* **Work instruction**
Your copy should repeat the data that follows exactly and contain no image.

* **Dataset content**
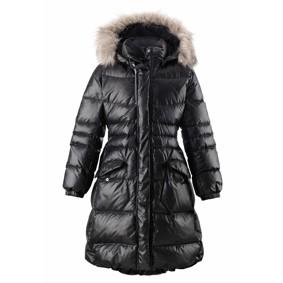 Пальто-пуховик для девочки Reima (531237-9990) (код товара: 6755): купить в Berni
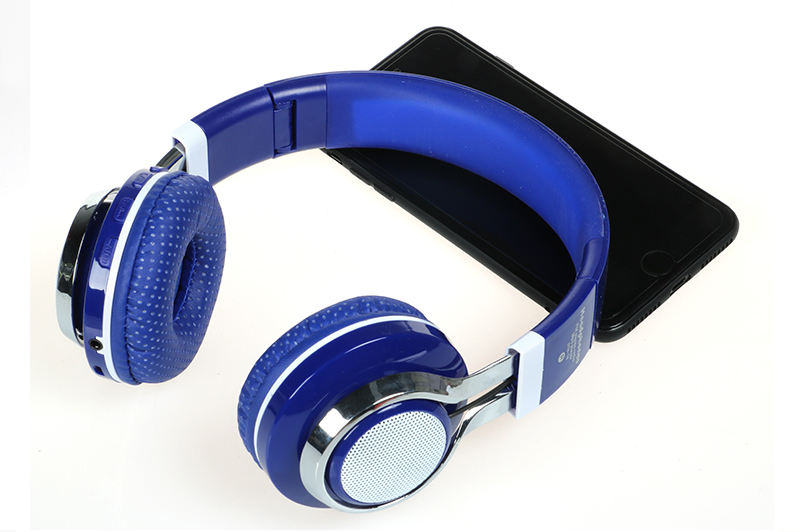 bluetooth big headphones (22)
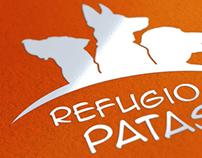 REFUGIO DE PATAS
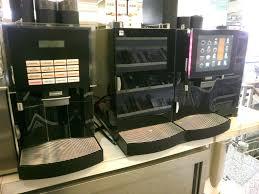 gastro küche gebraucht värde küche gebraucht frankfurt logisting varie forme di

* **Exercise answer**
 Пальто-пуховик для девочки Reima (531237-9990) (код товара: 6755): купить в Berni
 bluetooth big headphones (22)
 REFUGIO DE PATAS
 gastro küche gebraucht värde küche gebraucht frankfurt logisting varie forme di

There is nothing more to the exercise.